桜が街を明るく照らし始めていた先日、丹沢にはいった。
沢を伝ってから、尾根にとりついてしばらくすると主稜線に合流した。
遠くまで見渡せるほどの景観の稜線道、腐った雪を避けながら歩いた。
登山道は深く溝を掘り、木道は醜く崩壊している。
丹沢の山があちこちで静かに崩壊しているようだ。
堪らなくなって地形図を見ながら尾根にはいった。

日当たりの良いところではブナに混じってヒメシャラが混生していて地被にはササが茂っている。
しばらくこんなササ原や枯れ葉のブナ林を下り、檜の植林帯に入ると林業関係者が自分達のためにつくった作業道にぶつかった。
そんな道を下って3時近くになっていたと思うが、突然、下から登ってくる女性に会った。

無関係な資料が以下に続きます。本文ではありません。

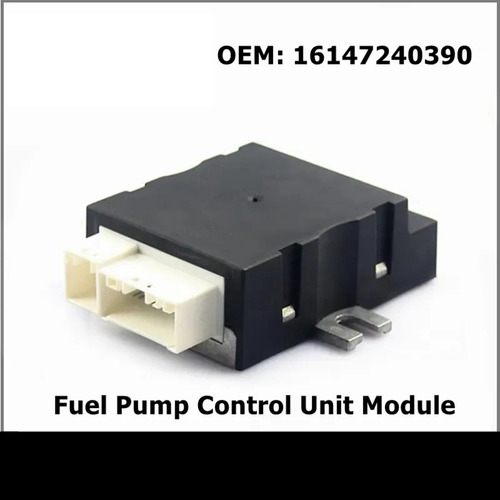 16147240390 16147229176 Control Por Computadora De Bomba De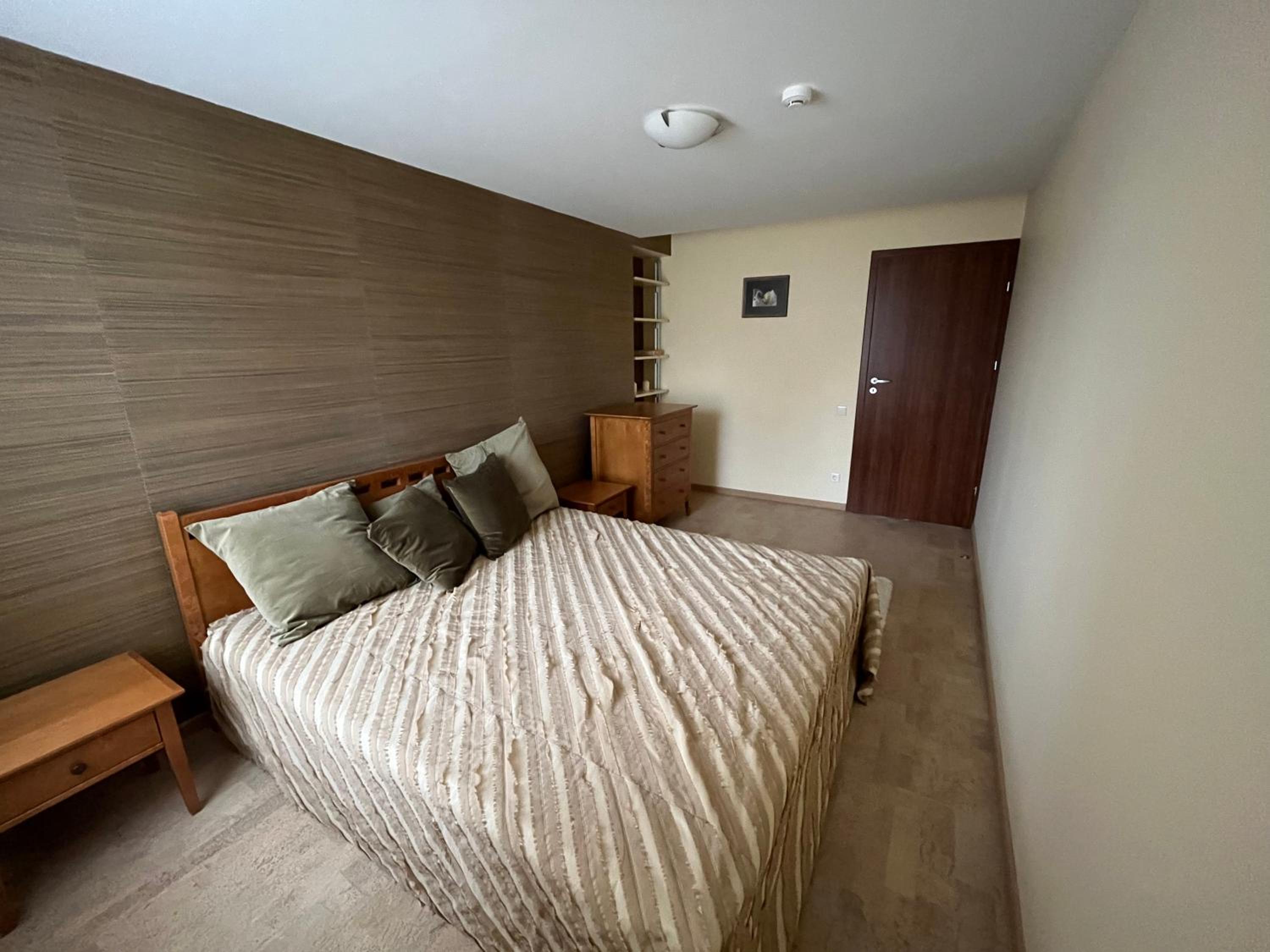 Vila Nova apartamentai view 3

一見すると足元はしっかりしているようだったし、息も乱れていなかった。
互いにこんなところで獣以外にあったことに驚きながらもその人は
「稜線まで行ってみようと思っているのですが・・・。まだ随分ありますか?」
私は、つい、
「まだ始まったばかりですよ。この植林帯を抜けたら時間がいくら有っても去りがたいくらいの林になります。」と、いった。
その人はニコッと笑みを浮かべて植林帯をしっかりした足取りで登っていった。
私は尾根を下り、その人は尾根を登っていった。
人気の無いところをいつも歩くばかりであった私にはそれだけでも印象に残る山道であった。